• PASSAGE TO READ
- Antonio Sacchini, engraved portrait
- Librettist: Niccolò Tassi
- Language: Italian
- Premiere: 1765 Teatro Valle, Rome

= La contadina in corte =

La contadina in corte is an opera buffa in two acts by Antonio Sacchini, first performed at the Teatro Valle in Rome during the Carnival in 1765. The libretto was by Niccolò Tassi. It was a popular opera at the time of its first performance: by the 1780s it had been staged over 20 times in such diverse cities as Rome and Warsaw. Sacchini's original setting is an intermezzo with four roles.

There was a revival at the Teatro Verdi in Sassari in Sardinia in 1991, conducted by Gabriele Catalucci and directed by Gianni Marras.

• RECORDED DATA
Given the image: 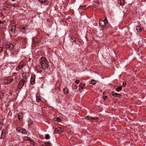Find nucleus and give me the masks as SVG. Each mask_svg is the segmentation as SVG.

• WHAT IS NEEDED
Carry on the article about Sacchini's opera La contadina in corte from its last sentence, about the 1991 revival in Sassari. The data has nothing to do with what comes next.

• ANSWER FOR THE TASK
==Roles==

| Role | Voice type | Premiere Cast, Carnival 1765 (Conductor:) |
|---|---|---|
| Tancia | soprano castrato (en travesti) | Giovanni Ripa |
| Sandrina | soprano castrato (en travesti) | Venanzio Rauzzini |
| Ruggiero | tenor | Antonio Boscoli |
| Berto | bass | Nicodemo Calcina |

==Recordings==
Sacchini: La contadina in corte - Sassari Symphony Orchestra
- Conductor: Gabriele Catalucci
- Principal singers: Cinzia Forte, Susanna Rigacci, Ernesto Palacio, Giorgio Gatti
- Recording date:? (published 1994)
- Label: Bongiovanni - (CD)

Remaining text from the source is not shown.